[Opening SUPPLIED TEXT section]
FIFA 23 will make major improvements to the series’ Hypermotion movement system, EA has said.


On next-gen console versions, which now includes PC, these advances will be powered by new motion capture technology and machine learning animations.


Dubbed Hypermotion2 by EA Sports, players in FIFA 23 will have a greater freedom of motion than in previous years and move less robotically in response to dynamic conditions. These movements draw on motion capture data from more real-life games than previously, which are then fed into a machine learning algorithm that can generate movement animations in real time in response to what’s happening on the pitch in your match.


One of the main points of contention to be addressed is when players appeared to ‘skate’ when sprinting, changing direction while dribbling and stopping suddenly. With Hypermotion2, players can take smaller balancing steps in between strides to make their gait more true-to-life.


On the more tangible gameplay side of FIFA 23, both attacking and defending have received some reworks.


First up, you can now do “Power Shots” by holding both bumpers (L1 + R1 on PlayStation) and the shoot button. These ultra-powerful strikes zoom the camera in for a showpiece finish, but are very slow and difficult to aim.


Additionally, “Technical Dribbling” is now the default style when you move using just the left stick. It is supposed to make running with the ball “more responsive” by incorporating the new animations. However, it is supposed to be heavily dependent on a player’s dribbling skill.


To counter this, defenders’ ability to jockey opponents has been improved. With better and more consistent animations, the aim is to improve a defending player’s ability to position themselves effectively to snuff out attacks.


Also on next-gen console versions, all players have been given one of three new “AcceleRATE” sprinting styles. Players can either be “Explosive”, “Lengthy”, or “Controlled” in how they run, changing how they reach their top speeds.


Dusan Vlahovic standing in the Allianz stadium in FIFA 23


Explosive players burst away from others quickly, but top out just as fast. Lengthy players take some time to get going, but can build up a head of steam to catch up to even the fastest opponents. Whereas Controlled is a more typical mix of the two.


All of these features are available in both men’s and women’s football and there will also be animations that are exclusive to women’s matches.

You can learn more about the ins-and-outs of the new features in the official trailer, as well as the pitch notes blog post.
[Closing SUPPLIED TEXT section]
Copy the FIFA 23 text word for word, from "Also on next-gen" to "notes blog post.".
[Opening THE DATA section]
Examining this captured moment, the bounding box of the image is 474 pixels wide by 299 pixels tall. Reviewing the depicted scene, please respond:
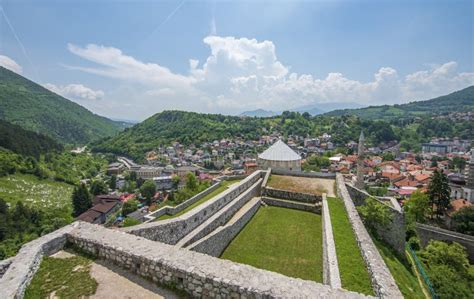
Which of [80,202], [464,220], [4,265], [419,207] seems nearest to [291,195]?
[4,265]

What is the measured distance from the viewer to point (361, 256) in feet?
25.7

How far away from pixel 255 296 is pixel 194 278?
131 cm

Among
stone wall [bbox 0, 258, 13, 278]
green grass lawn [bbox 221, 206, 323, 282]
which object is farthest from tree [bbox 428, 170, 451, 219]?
stone wall [bbox 0, 258, 13, 278]

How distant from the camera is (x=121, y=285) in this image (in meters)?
5.31

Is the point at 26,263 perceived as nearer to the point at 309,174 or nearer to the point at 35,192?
the point at 309,174

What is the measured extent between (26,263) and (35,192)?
7608 centimetres

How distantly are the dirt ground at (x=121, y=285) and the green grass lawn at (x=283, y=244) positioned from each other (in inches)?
187

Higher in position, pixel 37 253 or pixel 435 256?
pixel 37 253

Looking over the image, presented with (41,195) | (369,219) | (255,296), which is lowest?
(41,195)

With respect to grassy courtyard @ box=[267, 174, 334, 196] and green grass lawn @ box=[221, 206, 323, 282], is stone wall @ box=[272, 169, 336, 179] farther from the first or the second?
green grass lawn @ box=[221, 206, 323, 282]

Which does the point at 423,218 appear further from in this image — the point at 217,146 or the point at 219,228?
the point at 217,146

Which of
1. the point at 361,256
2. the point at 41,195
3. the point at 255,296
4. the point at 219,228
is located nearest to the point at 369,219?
the point at 361,256

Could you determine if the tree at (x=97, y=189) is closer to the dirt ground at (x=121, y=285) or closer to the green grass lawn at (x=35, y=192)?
the green grass lawn at (x=35, y=192)

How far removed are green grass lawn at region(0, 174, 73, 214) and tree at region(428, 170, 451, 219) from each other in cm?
6502
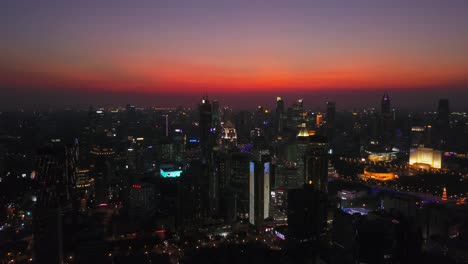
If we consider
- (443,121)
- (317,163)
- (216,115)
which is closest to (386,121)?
(443,121)

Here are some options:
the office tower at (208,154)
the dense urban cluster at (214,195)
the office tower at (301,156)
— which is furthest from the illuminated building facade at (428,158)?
the office tower at (208,154)

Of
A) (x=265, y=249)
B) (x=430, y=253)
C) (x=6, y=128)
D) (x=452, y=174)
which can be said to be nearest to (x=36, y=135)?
(x=6, y=128)

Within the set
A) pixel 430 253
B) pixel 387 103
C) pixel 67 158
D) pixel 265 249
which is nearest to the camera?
pixel 67 158

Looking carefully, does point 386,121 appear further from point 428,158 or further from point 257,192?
point 257,192

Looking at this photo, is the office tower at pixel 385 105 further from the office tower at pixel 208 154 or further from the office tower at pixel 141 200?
the office tower at pixel 141 200

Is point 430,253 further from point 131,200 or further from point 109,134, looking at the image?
point 109,134

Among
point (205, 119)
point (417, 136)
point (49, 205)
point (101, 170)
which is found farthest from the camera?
point (417, 136)
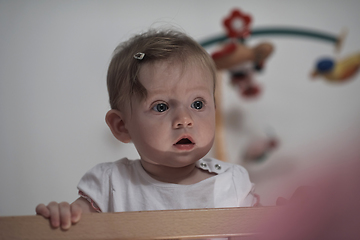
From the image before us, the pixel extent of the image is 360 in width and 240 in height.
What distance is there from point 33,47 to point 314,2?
1.28m

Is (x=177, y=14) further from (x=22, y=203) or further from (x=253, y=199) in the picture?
(x=253, y=199)

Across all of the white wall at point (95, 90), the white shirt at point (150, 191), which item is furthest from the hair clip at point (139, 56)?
the white wall at point (95, 90)

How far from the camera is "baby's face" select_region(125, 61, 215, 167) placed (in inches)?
25.3

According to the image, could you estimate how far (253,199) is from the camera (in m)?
0.77

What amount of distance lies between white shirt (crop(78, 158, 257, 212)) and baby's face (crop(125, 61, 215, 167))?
70mm

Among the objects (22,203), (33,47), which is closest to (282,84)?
(33,47)

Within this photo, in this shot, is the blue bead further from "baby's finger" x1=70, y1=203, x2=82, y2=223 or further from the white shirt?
"baby's finger" x1=70, y1=203, x2=82, y2=223

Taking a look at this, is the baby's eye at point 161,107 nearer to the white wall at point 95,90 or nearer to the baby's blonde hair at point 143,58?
the baby's blonde hair at point 143,58

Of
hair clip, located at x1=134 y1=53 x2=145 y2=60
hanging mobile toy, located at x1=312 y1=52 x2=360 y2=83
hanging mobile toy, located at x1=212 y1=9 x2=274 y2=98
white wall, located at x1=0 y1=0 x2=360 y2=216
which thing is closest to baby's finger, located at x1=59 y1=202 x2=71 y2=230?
hair clip, located at x1=134 y1=53 x2=145 y2=60

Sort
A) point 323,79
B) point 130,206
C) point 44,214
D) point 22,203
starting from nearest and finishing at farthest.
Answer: point 44,214 < point 130,206 < point 22,203 < point 323,79

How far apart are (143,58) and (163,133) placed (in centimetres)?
15

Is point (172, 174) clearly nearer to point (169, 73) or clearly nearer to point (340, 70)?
point (169, 73)

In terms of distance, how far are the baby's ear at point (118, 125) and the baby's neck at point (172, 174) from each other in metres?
0.06

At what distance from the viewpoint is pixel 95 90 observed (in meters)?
1.53
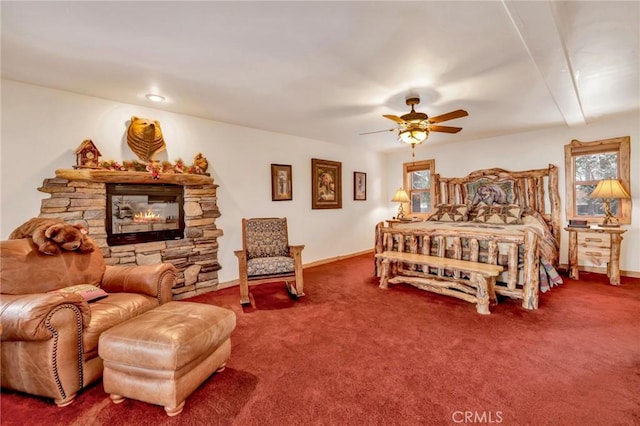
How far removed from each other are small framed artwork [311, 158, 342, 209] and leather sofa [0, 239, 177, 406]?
3635mm

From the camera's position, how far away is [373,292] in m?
3.79

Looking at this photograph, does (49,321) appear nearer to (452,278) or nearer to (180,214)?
(180,214)

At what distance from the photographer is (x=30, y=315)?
1.58 meters

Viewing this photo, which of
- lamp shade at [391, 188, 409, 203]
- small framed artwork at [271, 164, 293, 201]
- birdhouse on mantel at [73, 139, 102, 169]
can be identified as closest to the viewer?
birdhouse on mantel at [73, 139, 102, 169]

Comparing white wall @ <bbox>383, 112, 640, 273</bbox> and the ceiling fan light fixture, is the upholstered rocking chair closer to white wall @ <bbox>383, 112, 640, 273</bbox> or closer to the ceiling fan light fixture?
the ceiling fan light fixture

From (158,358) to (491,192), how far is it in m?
5.79

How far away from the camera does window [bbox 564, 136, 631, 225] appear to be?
4.30 meters

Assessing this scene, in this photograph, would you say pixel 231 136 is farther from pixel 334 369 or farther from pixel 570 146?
pixel 570 146

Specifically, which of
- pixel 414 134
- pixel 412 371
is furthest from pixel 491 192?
pixel 412 371

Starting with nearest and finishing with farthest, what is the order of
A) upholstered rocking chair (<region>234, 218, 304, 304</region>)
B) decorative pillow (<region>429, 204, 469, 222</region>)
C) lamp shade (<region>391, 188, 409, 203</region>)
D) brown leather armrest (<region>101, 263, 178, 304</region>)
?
brown leather armrest (<region>101, 263, 178, 304</region>)
upholstered rocking chair (<region>234, 218, 304, 304</region>)
decorative pillow (<region>429, 204, 469, 222</region>)
lamp shade (<region>391, 188, 409, 203</region>)

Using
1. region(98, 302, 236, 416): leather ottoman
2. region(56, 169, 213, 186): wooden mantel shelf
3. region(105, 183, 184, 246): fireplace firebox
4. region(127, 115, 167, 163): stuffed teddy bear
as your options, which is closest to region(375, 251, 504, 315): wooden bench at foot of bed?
region(98, 302, 236, 416): leather ottoman

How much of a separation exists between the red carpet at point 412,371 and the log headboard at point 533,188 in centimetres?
183

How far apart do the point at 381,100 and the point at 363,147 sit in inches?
115

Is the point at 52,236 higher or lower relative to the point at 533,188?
lower
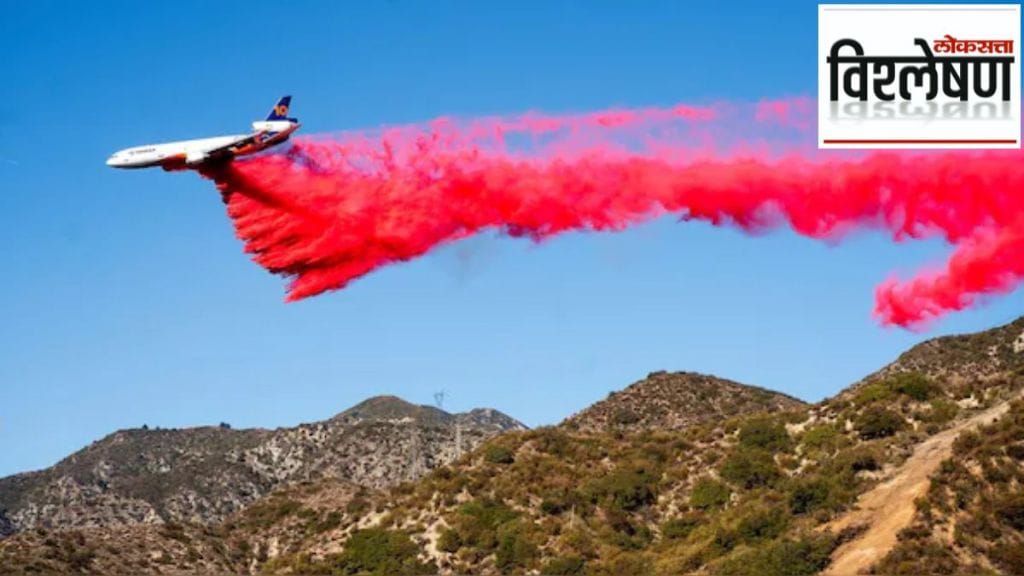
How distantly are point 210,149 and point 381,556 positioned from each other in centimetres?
3144

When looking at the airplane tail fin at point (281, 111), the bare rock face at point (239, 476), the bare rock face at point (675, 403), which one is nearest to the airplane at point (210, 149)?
[Closing THE DATA section]
### ANSWER SECTION:
Also on next-gen console versions, all players have been given one of three new “AcceleRATE” sprinting styles. Players can either be “Explosive”, “Lengthy”, or “Controlled” in how they run, changing how they reach their top speeds.


Dusan Vlahovic standing in the Allianz stadium in FIFA 23


Explosive players burst away from others quickly, but top out just as fast. Lengthy players take some time to get going, but can build up a head of steam to catch up to even the fastest opponents. Whereas Controlled is a more typical mix of the two.


All of these features are available in both men’s and women’s football and there will also be animations that are exclusive to women’s matches.

You can learn more about the ins-and-outs of the new features in the official trailer, as well as the pitch notes blog post.